We have only two risky assets in the market with the following risk and return:

	Expected Return	Standard Deviation
Stocks	20%	25%
Bonds	15%	15%

The correlation between the two risky assets is: 0.5 and the risk free in the market is 8%.

1. Find the weight of Stocks and Bonds in the optimal portfolio. Calculate the return and standard deviation of the optimal portfolio.

2. Calculate the standard deviation of portfolio (P) with an expected return of 15% on the CAL.

Find the weight of Stocks, Bonds and risk free on portfolio P.

Answer 1

1. Find the weight of Stocks and Bonds in the optimal portfolio : 39.5% in Stock and 60.5% in Bonds
2. Calculate the return and standard deviation of the optimal portfolio : Return of optimal portfolio = 16.98%; standard deviation of the optimal portfolio = 0.164
3. Calculate the standard deviation of portfolio (P) with an expected return of 15% on the CAL: standard deviation of portfolio (P) = 0.128
4. Find the weight of Stocks, Bonds and risk free on portfolio P : Weight of Stock = 30.81%; Weight of Bond = 47.18%; Weight of Risk Free = 22.01%

Workings:

Note:

Step 1: Risk Premium on both stock and bond fund is computed as : Expected Return - Risk Free Rate

Step 2: Covariance of stock and bond is computed as : Correlation * standard deviation of bond * standard deviation of stock

Step 3: Basis the above 2 steps, investment propotion in stock and bond is computed which represent the optimal portfolio

Step 4: Expected return of optimal portfolio comprising stock and bond is computed as : expected return of stock * weight of stock (as per step 3) + expected return of bond * weight of bond (as per step 3)

Step 5: Standard deviation of optimal portfolio is computed basis the weights (as per step 3), covariance and individual standard deviation of bond and stock

Step 6: Sharpe Ratio (reward to variability ratio) of the best feasible CAL is computed as : (Expected return of portfolio (as per Step 4) - risk free rate ) / portfolio standard deviation (as per step 5)

Step 7: The expected return on portfolio is 15% on the CAL. The standard deviation of the portfolio is computed as : (15%-Risk Free Rate)/Sharpe Ratio (as per step 6)

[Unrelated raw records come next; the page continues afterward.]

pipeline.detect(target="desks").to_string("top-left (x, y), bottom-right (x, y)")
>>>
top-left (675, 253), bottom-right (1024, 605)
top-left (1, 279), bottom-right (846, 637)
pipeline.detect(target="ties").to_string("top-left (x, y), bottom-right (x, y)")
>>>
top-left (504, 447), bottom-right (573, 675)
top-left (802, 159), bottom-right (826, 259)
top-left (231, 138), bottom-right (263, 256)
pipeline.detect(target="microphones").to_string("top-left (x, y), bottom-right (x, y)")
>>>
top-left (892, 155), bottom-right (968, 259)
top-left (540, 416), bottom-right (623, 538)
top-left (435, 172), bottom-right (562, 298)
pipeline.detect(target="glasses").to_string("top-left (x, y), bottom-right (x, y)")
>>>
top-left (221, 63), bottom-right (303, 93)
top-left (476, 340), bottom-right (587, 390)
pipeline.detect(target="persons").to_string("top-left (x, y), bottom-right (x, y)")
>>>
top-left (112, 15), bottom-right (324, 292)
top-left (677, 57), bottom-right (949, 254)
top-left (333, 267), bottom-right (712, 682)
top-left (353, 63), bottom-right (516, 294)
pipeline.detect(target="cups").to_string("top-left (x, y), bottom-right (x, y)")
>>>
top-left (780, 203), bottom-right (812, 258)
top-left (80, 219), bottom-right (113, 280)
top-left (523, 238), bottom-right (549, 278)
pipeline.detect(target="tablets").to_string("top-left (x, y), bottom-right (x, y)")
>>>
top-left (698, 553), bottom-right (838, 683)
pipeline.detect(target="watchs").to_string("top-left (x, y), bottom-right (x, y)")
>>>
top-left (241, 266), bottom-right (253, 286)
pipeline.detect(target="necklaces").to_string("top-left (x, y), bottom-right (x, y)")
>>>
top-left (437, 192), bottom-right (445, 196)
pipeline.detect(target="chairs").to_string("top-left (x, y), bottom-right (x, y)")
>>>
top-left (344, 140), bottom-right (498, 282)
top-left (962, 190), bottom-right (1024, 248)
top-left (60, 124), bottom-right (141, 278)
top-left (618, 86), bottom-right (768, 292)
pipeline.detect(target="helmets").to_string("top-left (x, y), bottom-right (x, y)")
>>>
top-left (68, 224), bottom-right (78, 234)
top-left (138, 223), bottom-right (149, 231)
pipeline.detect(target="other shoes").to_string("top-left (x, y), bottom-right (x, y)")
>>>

Step 8: With the expected return of 15%, the propotion of investments in stock and bond (excluding risk free) is calculated as: (15%-Risk Free Rate)/(Expected Return on optimum portfolio (as per step 4)- Risk Free Rate).

The resultant number is then multipled with the weights derived in step 3 to calculate the investment propotion in stock and bond.

Since the return of the portfolio (15%) is the average of risk free and the optimal propotion of stock and bond, the balance investment will be in the risk free.